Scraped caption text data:
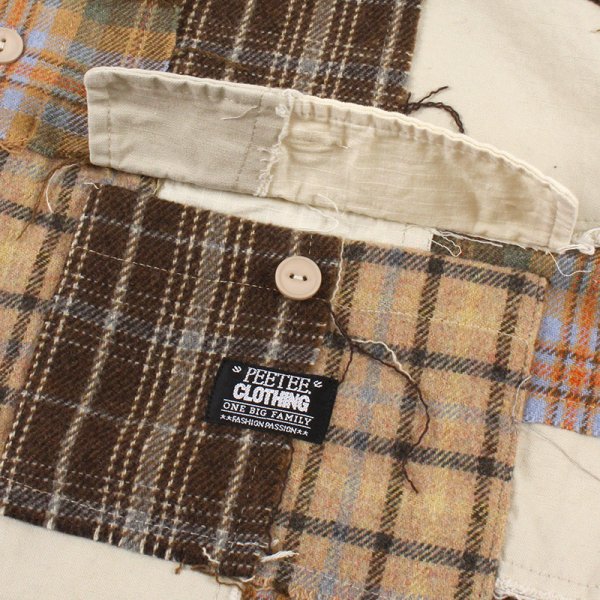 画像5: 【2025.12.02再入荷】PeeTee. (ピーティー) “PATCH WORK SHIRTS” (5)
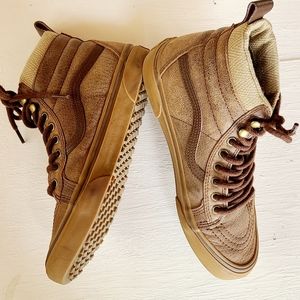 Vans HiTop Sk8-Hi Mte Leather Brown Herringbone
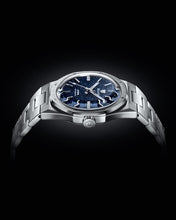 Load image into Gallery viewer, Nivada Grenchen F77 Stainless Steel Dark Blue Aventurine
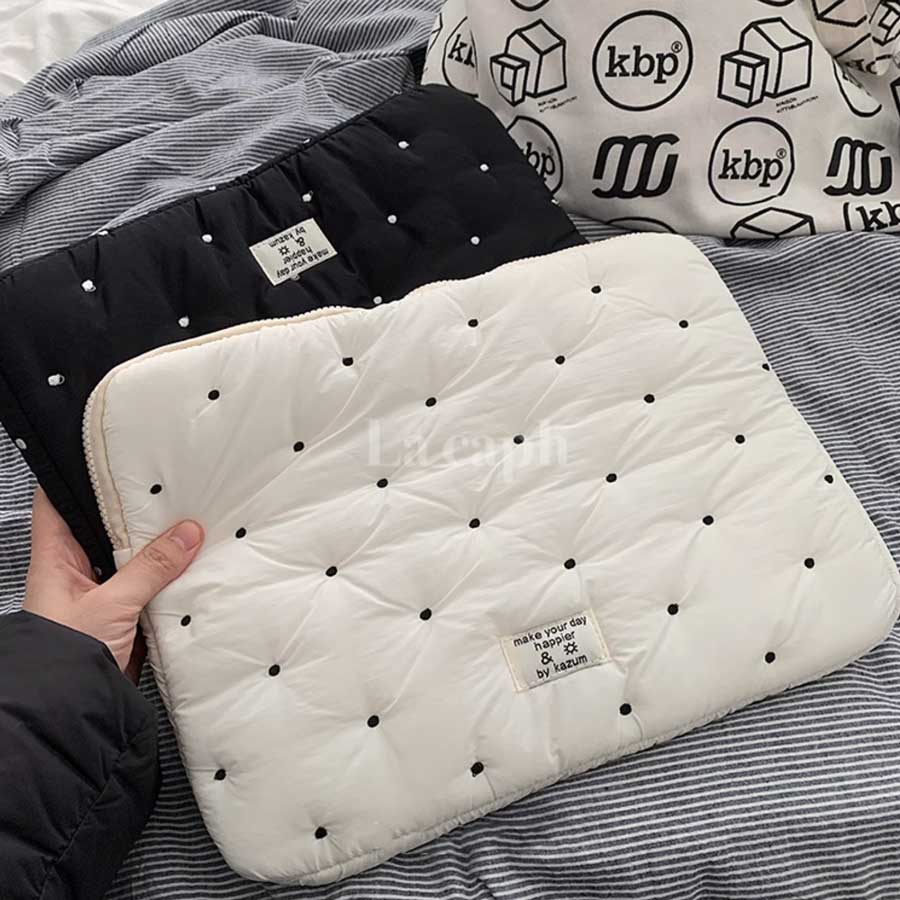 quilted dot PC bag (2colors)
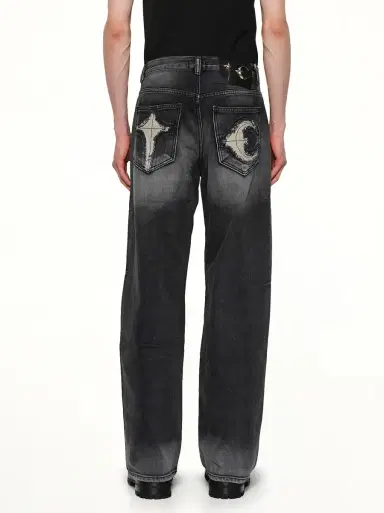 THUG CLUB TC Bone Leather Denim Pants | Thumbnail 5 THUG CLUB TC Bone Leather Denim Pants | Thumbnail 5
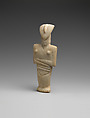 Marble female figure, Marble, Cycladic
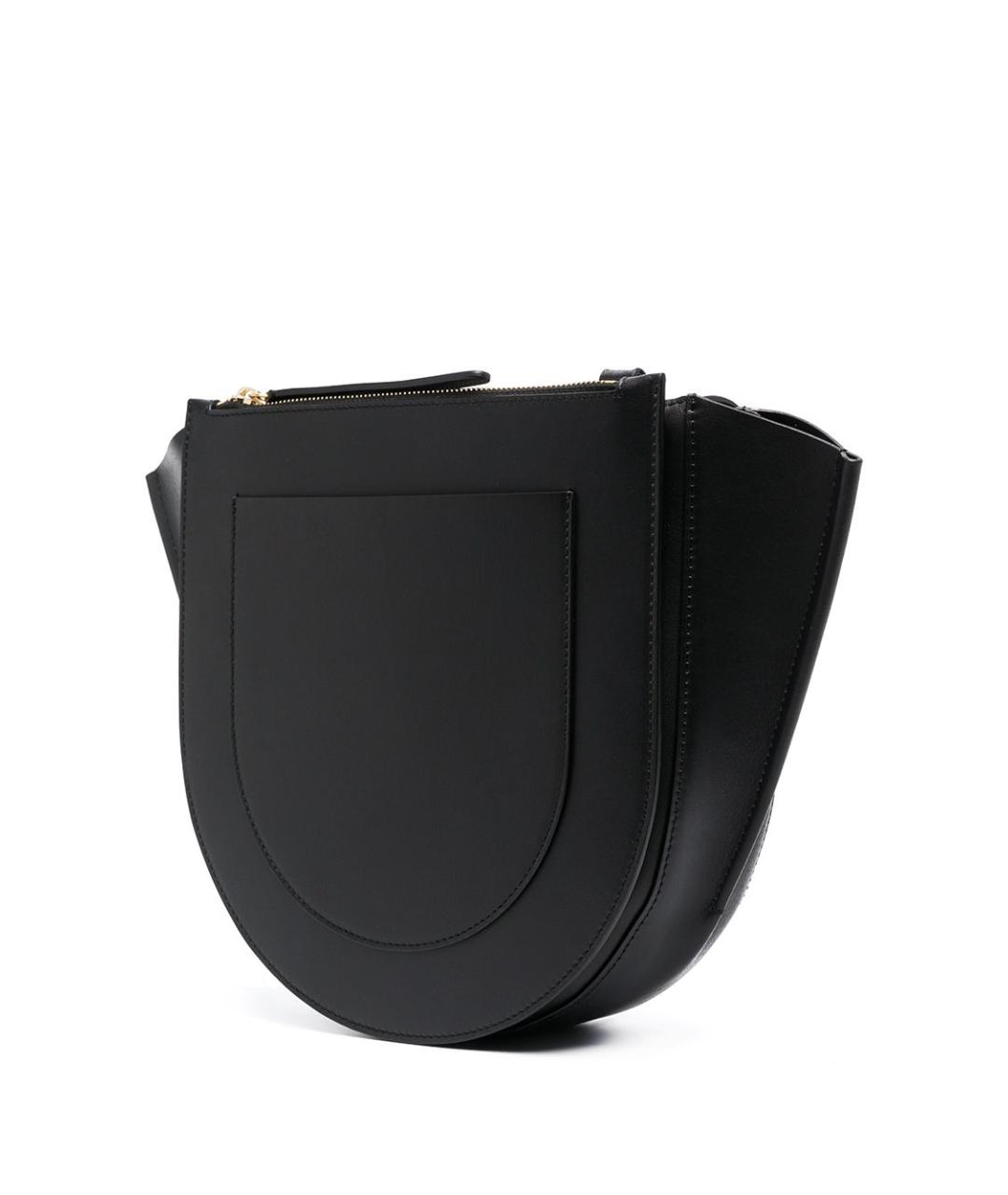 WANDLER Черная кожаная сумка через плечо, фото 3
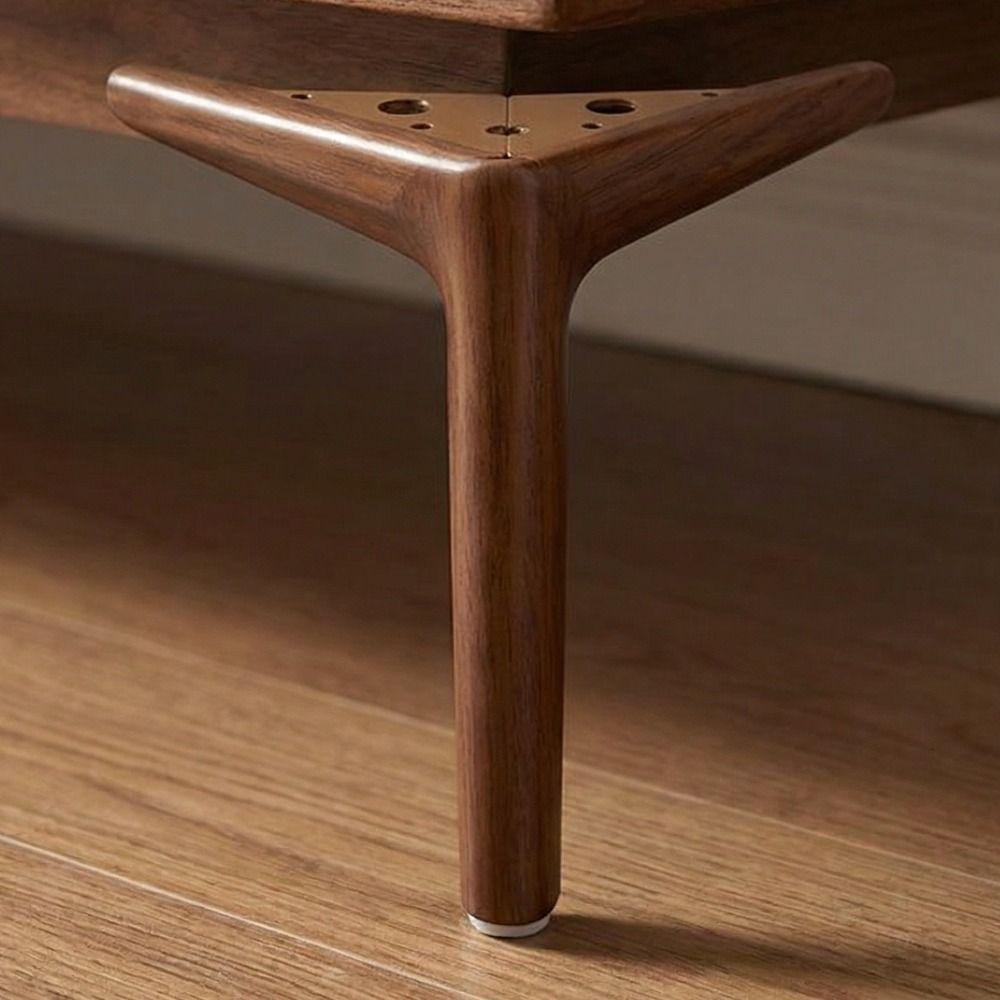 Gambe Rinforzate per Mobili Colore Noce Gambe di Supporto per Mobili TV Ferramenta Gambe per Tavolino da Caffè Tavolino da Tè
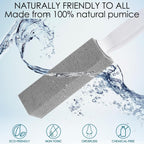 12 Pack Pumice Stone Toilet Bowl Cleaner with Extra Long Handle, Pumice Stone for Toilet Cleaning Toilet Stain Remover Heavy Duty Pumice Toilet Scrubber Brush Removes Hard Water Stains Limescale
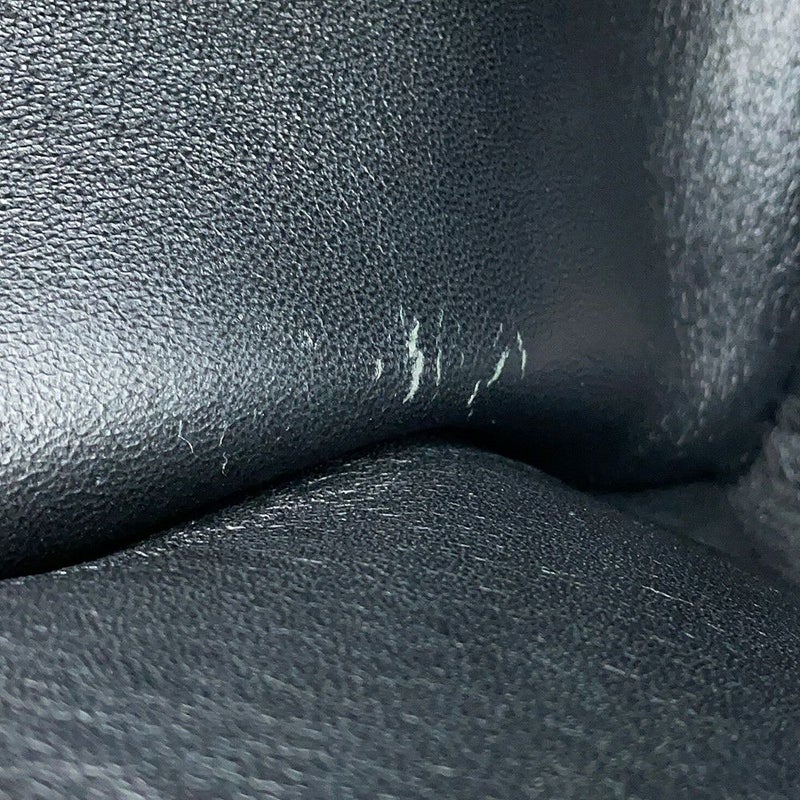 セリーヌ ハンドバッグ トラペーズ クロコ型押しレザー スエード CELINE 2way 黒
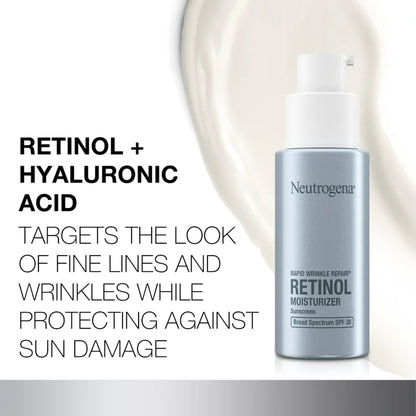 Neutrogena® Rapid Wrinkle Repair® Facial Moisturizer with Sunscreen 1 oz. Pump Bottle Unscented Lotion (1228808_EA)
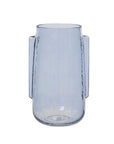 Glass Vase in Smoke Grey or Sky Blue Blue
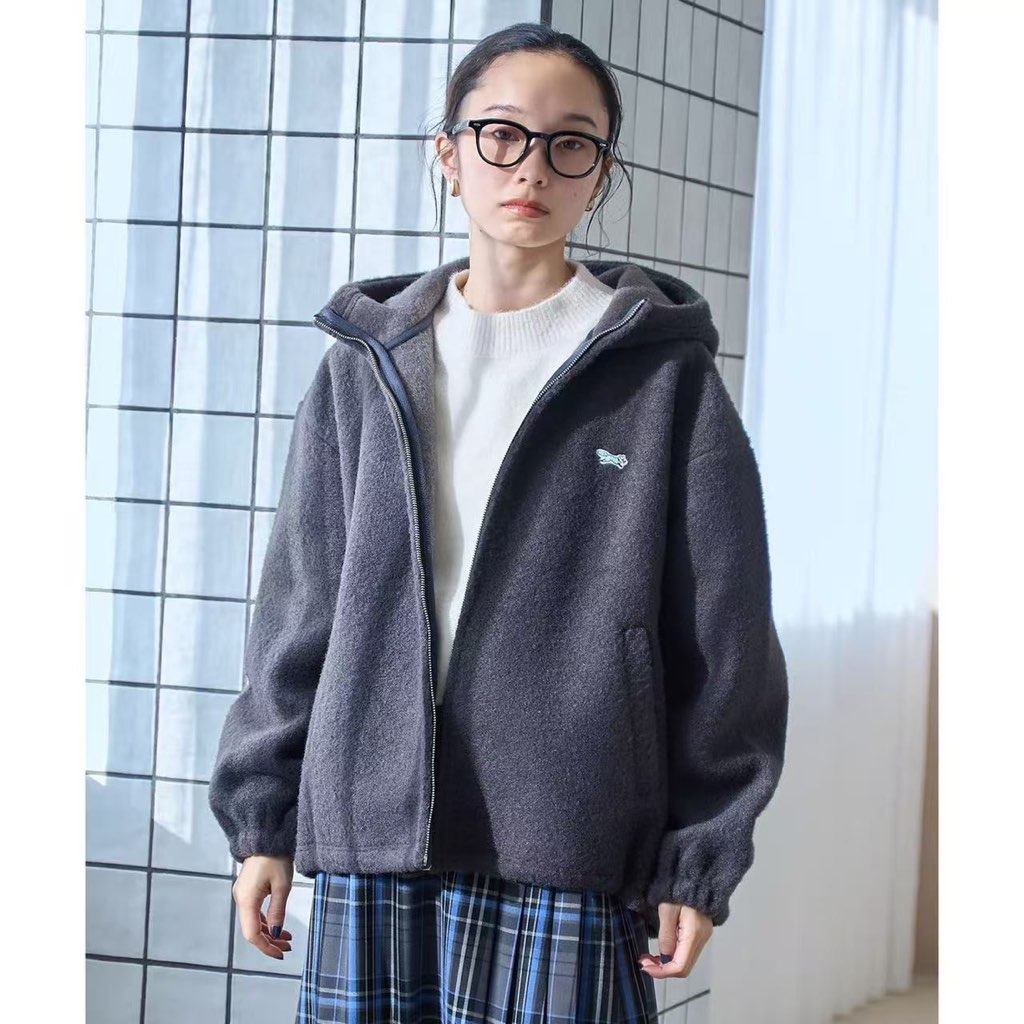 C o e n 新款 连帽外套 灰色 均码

Exercise instructions -
Could you output every entry exactly as written, skipping the pictures?

Result of this exercise -
 画像5: 【2025.12.02再入荷】PeeTee. (ピーティー) “PATCH WORK SHIRTS” (5)
 Vans HiTop Sk8-Hi Mte Leather Brown Herringbone
 Load image into Gallery viewer, Nivada Grenchen F77 Stainless Steel Dark Blue Aventurine
 quilted dot PC bag (2colors)
 THUG CLUB TC Bone Leather Denim Pants | Thumbnail 5 THUG CLUB TC Bone Leather Denim Pants | Thumbnail 5
 Marble female figure, Marble, Cycladic
 WANDLER Черная кожаная сумка через плечо, фото 3
 Gambe Rinforzate per Mobili Colore Noce Gambe di Supporto per Mobili TV Ferramenta Gambe per Tavolino da Caffè Tavolino da Tè
 12 Pack Pumice Stone Toilet Bowl Cleaner with Extra Long Handle, Pumice Stone for Toilet Cleaning Toilet Stain Remover Heavy Duty Pumice Toilet Scrubber Brush Removes Hard Water Stains Limescale
 セリーヌ ハンドバッグ トラペーズ クロコ型押しレザー スエード CELINE 2way 黒
 Neutrogena® Rapid Wrinkle Repair® Facial Moisturizer with Sunscreen 1 oz. Pump Bottle Unscented Lotion (1228808_EA)
 Glass Vase in Smoke Grey or Sky Blue Blue
 C o e n 新款 连帽外套 灰色 均码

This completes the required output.